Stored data
Start of Block
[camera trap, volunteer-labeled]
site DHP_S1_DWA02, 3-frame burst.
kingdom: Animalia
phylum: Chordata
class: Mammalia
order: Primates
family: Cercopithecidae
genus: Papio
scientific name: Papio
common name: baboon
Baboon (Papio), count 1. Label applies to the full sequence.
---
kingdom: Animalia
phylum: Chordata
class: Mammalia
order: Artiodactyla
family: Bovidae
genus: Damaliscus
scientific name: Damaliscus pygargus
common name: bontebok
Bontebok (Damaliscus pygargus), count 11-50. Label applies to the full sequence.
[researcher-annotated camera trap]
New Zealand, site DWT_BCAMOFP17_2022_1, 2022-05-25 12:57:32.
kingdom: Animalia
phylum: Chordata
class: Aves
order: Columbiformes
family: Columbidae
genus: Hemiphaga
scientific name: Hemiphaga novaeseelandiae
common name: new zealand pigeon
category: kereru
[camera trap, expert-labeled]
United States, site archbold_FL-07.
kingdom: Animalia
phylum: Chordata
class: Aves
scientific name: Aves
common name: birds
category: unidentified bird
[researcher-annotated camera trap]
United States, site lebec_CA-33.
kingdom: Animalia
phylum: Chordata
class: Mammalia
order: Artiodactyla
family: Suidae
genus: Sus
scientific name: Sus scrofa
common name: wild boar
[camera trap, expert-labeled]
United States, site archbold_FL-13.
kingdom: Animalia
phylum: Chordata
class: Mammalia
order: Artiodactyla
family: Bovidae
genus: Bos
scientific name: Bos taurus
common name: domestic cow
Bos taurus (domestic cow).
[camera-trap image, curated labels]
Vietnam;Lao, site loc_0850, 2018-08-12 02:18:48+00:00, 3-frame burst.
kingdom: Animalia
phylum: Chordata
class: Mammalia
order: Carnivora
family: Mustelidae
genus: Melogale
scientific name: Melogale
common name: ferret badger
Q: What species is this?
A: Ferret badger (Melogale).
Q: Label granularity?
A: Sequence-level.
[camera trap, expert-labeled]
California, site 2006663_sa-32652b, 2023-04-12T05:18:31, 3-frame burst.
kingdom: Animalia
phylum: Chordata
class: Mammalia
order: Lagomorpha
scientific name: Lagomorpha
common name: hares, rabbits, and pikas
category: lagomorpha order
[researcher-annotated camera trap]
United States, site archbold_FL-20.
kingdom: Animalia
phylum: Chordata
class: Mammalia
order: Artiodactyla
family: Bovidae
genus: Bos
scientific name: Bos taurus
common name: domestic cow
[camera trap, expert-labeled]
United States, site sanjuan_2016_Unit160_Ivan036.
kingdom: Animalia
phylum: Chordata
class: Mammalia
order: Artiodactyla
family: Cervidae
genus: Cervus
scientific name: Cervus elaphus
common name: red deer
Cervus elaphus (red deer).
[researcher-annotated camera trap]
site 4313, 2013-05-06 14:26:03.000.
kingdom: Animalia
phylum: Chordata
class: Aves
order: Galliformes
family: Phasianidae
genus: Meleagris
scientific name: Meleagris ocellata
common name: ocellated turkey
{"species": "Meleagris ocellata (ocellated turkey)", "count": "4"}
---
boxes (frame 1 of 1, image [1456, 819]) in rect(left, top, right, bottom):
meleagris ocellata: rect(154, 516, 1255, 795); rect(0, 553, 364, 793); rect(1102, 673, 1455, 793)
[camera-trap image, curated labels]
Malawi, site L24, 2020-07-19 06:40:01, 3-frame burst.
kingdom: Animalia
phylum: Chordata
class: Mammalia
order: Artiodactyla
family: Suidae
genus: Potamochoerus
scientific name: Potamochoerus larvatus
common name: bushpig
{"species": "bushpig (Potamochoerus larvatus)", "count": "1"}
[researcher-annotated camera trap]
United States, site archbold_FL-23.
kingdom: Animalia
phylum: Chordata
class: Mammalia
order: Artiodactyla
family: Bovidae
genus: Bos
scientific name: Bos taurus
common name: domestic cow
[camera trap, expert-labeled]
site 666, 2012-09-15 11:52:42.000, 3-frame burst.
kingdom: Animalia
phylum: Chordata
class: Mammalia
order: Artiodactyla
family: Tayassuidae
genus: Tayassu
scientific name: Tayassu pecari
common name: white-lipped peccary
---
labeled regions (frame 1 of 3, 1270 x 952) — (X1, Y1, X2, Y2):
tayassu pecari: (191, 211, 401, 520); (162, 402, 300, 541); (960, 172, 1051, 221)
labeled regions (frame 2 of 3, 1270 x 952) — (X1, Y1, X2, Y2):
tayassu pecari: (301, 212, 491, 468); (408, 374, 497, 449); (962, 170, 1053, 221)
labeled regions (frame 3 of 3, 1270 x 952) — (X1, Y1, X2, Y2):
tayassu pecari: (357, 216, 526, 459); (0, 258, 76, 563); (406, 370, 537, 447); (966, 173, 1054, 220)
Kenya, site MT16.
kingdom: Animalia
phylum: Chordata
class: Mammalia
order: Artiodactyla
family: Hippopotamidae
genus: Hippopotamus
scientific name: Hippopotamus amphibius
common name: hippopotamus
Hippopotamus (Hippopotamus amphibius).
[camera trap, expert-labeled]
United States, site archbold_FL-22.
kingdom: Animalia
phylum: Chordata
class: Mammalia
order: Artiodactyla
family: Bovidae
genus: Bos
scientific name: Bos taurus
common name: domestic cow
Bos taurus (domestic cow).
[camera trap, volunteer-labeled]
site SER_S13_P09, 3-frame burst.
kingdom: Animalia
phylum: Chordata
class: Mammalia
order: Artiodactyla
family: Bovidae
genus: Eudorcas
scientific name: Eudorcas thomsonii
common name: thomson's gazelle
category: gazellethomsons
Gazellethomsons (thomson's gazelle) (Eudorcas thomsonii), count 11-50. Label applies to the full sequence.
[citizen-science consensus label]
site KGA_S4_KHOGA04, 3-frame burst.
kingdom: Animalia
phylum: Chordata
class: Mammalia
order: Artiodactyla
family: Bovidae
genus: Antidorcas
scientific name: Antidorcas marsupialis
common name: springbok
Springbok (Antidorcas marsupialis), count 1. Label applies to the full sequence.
End of Block
** TASK DIRECTIONS **
Every entry is to be repeated exactly as it stands.

** ANSWER SECTION **
[camera trap, volunteer-labeled]
site DHP_S1_DWA02, 3-frame burst.
kingdom: Animalia
phylum: Chordata
class: Mammalia
order: Primates
family: Cercopithecidae
genus: Papio
scientific name: Papio
common name: baboon
Baboon (Papio), count 1. Label applies to the full sequence.
---
kingdom: Animalia
phylum: Chordata
class: Mammalia
order: Artiodactyla
family: Bovidae
genus: Damaliscus
scientific name: Damaliscus pygargus
common name: bontebok
Bontebok (Damaliscus pygargus), count 11-50. Label applies to the full sequence.
[researcher-annotated camera trap]
New Zealand, site DWT_BCAMOFP17_2022_1, 2022-05-25 12:57:32.
kingdom: Animalia
phylum: Chordata
class: Aves
order: Columbiformes
family: Columbidae
genus: Hemiphaga
scientific name: Hemiphaga novaeseelandiae
common name: new zealand pigeon
category: kereru
[camera trap, expert-labeled]
United States, site archbold_FL-07.
kingdom: Animalia
phylum: Chordata
class: Aves
scientific name: Aves
common name: birds
category: unidentified bird
[researcher-annotated camera trap]
United States, site lebec_CA-33.
kingdom: Animalia
phylum: Chordata
class: Mammalia
order: Artiodactyla
family: Suidae
genus: Sus
scientific name: Sus scrofa
common name: wild boar
[camera trap, expert-labeled]
United States, site archbold_FL-13.
kingdom: Animalia
phylum: Chordata
class: Mammalia
order: Artiodactyla
family: Bovidae
genus: Bos
scientific name: Bos taurus
common name: domestic cow
Bos taurus (domestic cow).
[camera-trap image, curated labels]
Vietnam;Lao, site loc_0850, 2018-08-12 02:18:48+00:00, 3-frame burst.
kingdom: Animalia
phylum: Chordata
class: Mammalia
order: Carnivora
family: Mustelidae
genus: Melogale
scientific name: Melogale
common name: ferret badger
Q: What species is this?
A: Ferret badger (Melogale).
Q: Label granularity?
A: Sequence-level.
[camera trap, expert-labeled]
California, site 2006663_sa-32652b, 2023-04-12T05:18:31, 3-frame burst.
kingdom: Animalia
phylum: Chordata
class: Mammalia
order: Lagomorpha
scientific name: Lagomorpha
common name: hares, rabbits, and pikas
category: lagomorpha order
[researcher-annotated camera trap]
United States, site archbold_FL-20.
kingdom: Animalia
phylum: Chordata
class: Mammalia
order: Artiodactyla
family: Bovidae
genus: Bos
scientific name: Bos taurus
common name: domestic cow
[camera trap, expert-labeled]
United States, site sanjuan_2016_Unit160_Ivan036.
kingdom: Animalia
phylum: Chordata
class: Mammalia
order: Artiodactyla
family: Cervidae
genus: Cervus
scientific name: Cervus elaphus
common name: red deer
Cervus elaphus (red deer).
[researcher-annotated camera trap]
site 4313, 2013-05-06 14:26:03.000.
kingdom: Animalia
phylum: Chordata
class: Aves
order: Galliformes
family: Phasianidae
genus: Meleagris
scientific name: Meleagris ocellata
common name: ocellated turkey
{"species": "Meleagris ocellata (ocellated turkey)", "count": "4"}
---
boxes (frame 1 of 1, image [1456, 819]) in rect(left, top, right, bottom):
meleagris ocellata: rect(154, 516, 1255, 795); rect(0, 553, 364, 793); rect(1102, 673, 1455, 793)
[camera-trap image, curated labels]
Malawi, site L24, 2020-07-19 06:40:01, 3-frame burst.
kingdom: Animalia
phylum: Chordata
class: Mammalia
order: Artiodactyla
family: Suidae
genus: Potamochoerus
scientific name: Potamochoerus larvatus
common name: bushpig
{"species": "bushpig (Potamochoerus larvatus)", "count": "1"}
[researcher-annotated camera trap]
United States, site archbold_FL-23.
kingdom: Animalia
phylum: Chordata
class: Mammalia
order: Artiodactyla
family: Bovidae
genus: Bos
scientific name: Bos taurus
common name: domestic cow
[camera trap, expert-labeled]
site 666, 2012-09-15 11:52:42.000, 3-frame burst.
kingdom: Animalia
phylum: Chordata
class: Mammalia
order: Artiodactyla
family: Tayassuidae
genus: Tayassu
scientific name: Tayassu pecari
common name: white-lipped peccary
---
labeled regions (frame 1 of 3, 1270 x 952) — (X1, Y1, X2, Y2):
tayassu pecari: (191, 211, 401, 520); (162, 402, 300, 541); (960, 172, 1051, 221)
labeled regions (frame 2 of 3, 1270 x 952) — (X1, Y1, X2, Y2):
tayassu pecari: (301, 212, 491, 468); (408, 374, 497, 449); (962, 170, 1053, 221)
labeled regions (frame 3 of 3, 1270 x 952) — (X1, Y1, X2, Y2):
tayassu pecari: (357, 216, 526, 459); (0, 258, 76, 563); (406, 370, 537, 447); (966, 173, 1054, 220)
Kenya, site MT16.
kingdom: Animalia
phylum: Chordata
class: Mammalia
order: Artiodactyla
family: Hippopotamidae
genus: Hippopotamus
scientific name: Hippopotamus amphibius
common name: hippopotamus
Hippopotamus (Hippopotamus amphibius).
[camera trap, expert-labeled]
United States, site archbold_FL-22.
kingdom: Animalia
phylum: Chordata
class: Mammalia
order: Artiodactyla
family: Bovidae
genus: Bos
scientific name: Bos taurus
common name: domestic cow
Bos taurus (domestic cow).
[camera trap, volunteer-labeled]
site SER_S13_P09, 3-frame burst.
kingdom: Animalia
phylum: Chordata
class: Mammalia
order: Artiodactyla
family: Bovidae
genus: Eudorcas
scientific name: Eudorcas thomsonii
common name: thomson's gazelle
category: gazellethomsons
Gazellethomsons (thomson's gazelle) (Eudorcas thomsonii), count 11-50. Label applies to the full sequence.
[citizen-science consensus label]
site KGA_S4_KHOGA04, 3-frame burst.
kingdom: Animalia
phylum: Chordata
class: Mammalia
order: Artiodactyla
family: Bovidae
genus: Antidorcas
scientific name: Antidorcas marsupialis
common name: springbok
Springbok (Antidorcas marsupialis), count 1. Label applies to the full sequence.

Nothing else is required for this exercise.